Anda ya, si bebe los vientos por ti –me decía Chelo, mi mejor amiga, cuando conseguía arrancarme alguna palabra de duda tras verme más mustia que mis plantas del balcón.
Pues algo hay, porque si no ya me dirás.
Y la rutina avanzaba, y cada uno madrugaba y se movía por sus horarios y tareas hasta llegar a un nuevo fin de semana de silencios y sonrisas forzadas. Y palabras atragantadas por temor a que una verdad oscura me tragase. Recordaba los ‘no te cases’ de mi abuela con más claridad que nunca. Y deseaba que ella estuviera allí conmigo para preguntarle qué es lo que le hizo sospechar de él.
Para mí y para mis amigas era todo un Príncipe Azul y yo la princesa perfecta, que viviríamos felices para siempre dentro de nuestra nube.
Pero a la vuelta de la luna de miel ya me quedó claro que los cuentos de hadas no pasan bien del papel a la vida real de pareja. Sobre todo si hay que poner lavadoras, arreglar enchufes y planear comidas para la semana.
Que hablase tanto por teléfono me parecía normal, puesto que siempre lo había hecho. Lo que me mosqueaba era que en ocasiones lo hiciera dentro del baño con el pestillo echado. O que, cuando yo entrara a casa y él estaba con sus conferencias las cortara de inmediato.
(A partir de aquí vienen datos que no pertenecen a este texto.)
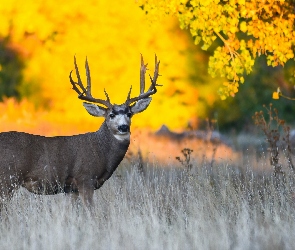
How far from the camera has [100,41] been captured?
19.9 metres

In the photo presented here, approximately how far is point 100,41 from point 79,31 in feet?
1.55

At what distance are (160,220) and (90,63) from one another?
1092cm

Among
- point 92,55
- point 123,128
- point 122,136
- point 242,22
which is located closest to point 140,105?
point 122,136

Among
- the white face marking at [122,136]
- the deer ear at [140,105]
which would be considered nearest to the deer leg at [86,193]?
the white face marking at [122,136]

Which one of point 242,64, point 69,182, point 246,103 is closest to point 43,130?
point 246,103

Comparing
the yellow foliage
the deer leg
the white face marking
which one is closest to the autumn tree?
the white face marking

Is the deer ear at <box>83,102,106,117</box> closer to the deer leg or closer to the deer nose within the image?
the deer nose

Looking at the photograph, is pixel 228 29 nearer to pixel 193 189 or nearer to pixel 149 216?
pixel 193 189

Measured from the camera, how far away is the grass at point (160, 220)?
8188 mm

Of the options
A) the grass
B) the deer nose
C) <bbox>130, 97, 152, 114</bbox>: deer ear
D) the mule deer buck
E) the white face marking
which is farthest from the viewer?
<bbox>130, 97, 152, 114</bbox>: deer ear

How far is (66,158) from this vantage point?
1039 cm

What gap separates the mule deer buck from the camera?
10.1 m

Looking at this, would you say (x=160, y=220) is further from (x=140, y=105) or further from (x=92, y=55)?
(x=92, y=55)

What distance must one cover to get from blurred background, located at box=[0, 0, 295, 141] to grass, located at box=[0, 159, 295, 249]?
28.3ft
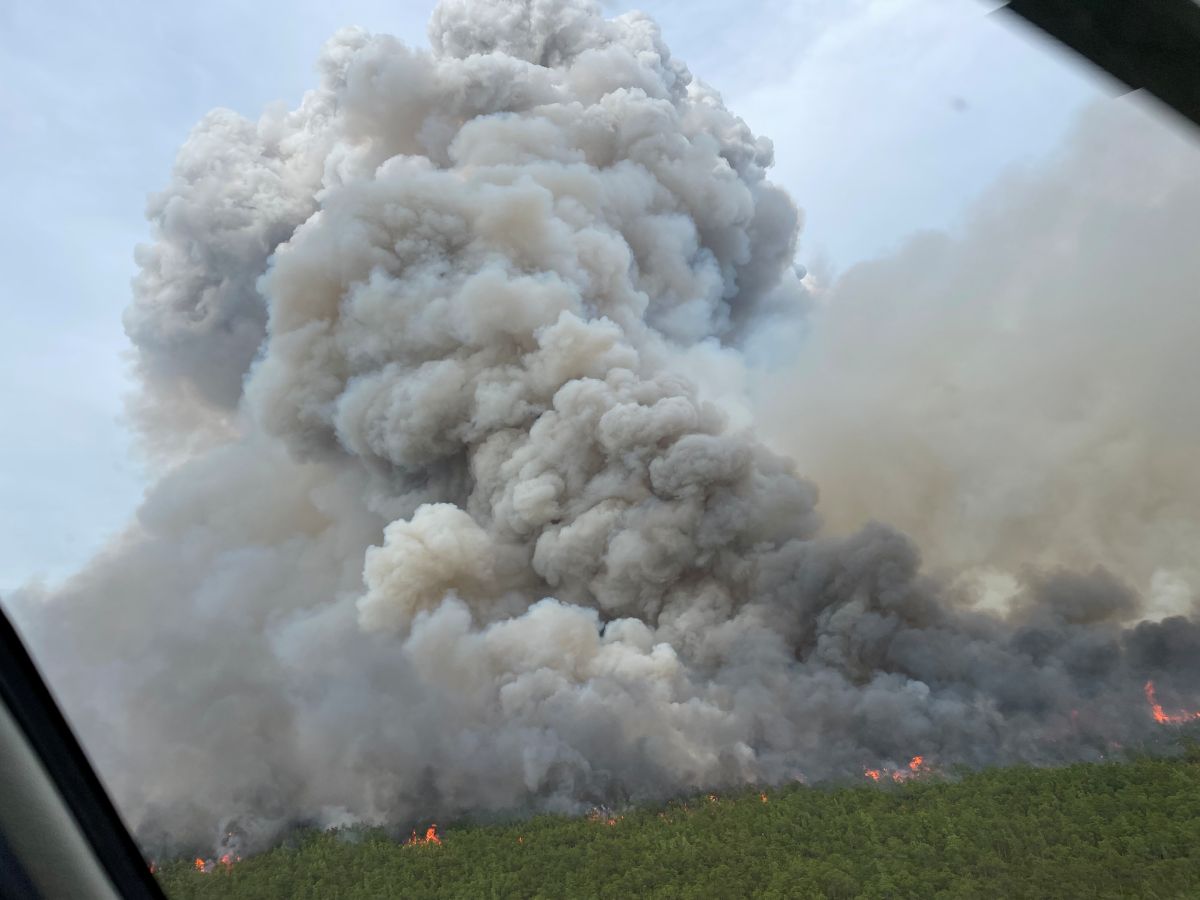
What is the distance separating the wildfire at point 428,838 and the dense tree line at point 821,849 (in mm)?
99

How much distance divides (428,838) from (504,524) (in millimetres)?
7169

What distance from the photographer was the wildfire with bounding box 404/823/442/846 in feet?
33.9

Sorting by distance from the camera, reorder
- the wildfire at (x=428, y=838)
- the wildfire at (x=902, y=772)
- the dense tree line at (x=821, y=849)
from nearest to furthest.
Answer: the dense tree line at (x=821, y=849) < the wildfire at (x=428, y=838) < the wildfire at (x=902, y=772)

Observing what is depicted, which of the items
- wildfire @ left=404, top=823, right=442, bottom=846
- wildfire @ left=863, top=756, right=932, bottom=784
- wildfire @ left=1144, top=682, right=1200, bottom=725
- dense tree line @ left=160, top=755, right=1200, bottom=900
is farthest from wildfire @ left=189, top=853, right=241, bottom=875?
wildfire @ left=1144, top=682, right=1200, bottom=725

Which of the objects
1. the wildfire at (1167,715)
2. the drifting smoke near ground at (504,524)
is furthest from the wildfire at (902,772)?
the wildfire at (1167,715)

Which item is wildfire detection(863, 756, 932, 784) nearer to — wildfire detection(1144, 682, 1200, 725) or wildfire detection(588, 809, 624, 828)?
wildfire detection(1144, 682, 1200, 725)

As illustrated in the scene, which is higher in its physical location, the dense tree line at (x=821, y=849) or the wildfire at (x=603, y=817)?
the dense tree line at (x=821, y=849)

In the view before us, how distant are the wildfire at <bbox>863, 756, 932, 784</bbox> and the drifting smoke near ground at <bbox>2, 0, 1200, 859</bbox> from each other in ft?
0.71

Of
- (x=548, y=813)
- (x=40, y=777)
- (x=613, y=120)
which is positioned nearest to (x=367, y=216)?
(x=613, y=120)

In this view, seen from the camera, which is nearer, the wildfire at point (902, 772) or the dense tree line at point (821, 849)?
the dense tree line at point (821, 849)

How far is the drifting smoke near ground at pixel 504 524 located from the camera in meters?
11.8

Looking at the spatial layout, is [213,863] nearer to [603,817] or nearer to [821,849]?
[603,817]

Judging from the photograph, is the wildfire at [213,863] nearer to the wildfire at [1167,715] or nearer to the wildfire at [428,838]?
the wildfire at [428,838]

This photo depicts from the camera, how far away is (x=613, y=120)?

Pero yo pagaba la luz y él la cuenta del teléfono. Así que, sin problemas. Si quería hablar, que hablara.
Y de vez en cuando echaba un ojo a las webs de consejeros matrimoniales buscando alguna ayuda en las preguntas resueltas de otras parejas. Y se me pasaba por la cabeza la terrible frase: “Ojalá no te hubiera conocido nunca. Ahora viviría más tranquila.”
Jamás salieron de mis labios, aunque las palabras patinaban por mi cabeza como por una pista de hielo, casi regodeándose de mi imaginada desgracia.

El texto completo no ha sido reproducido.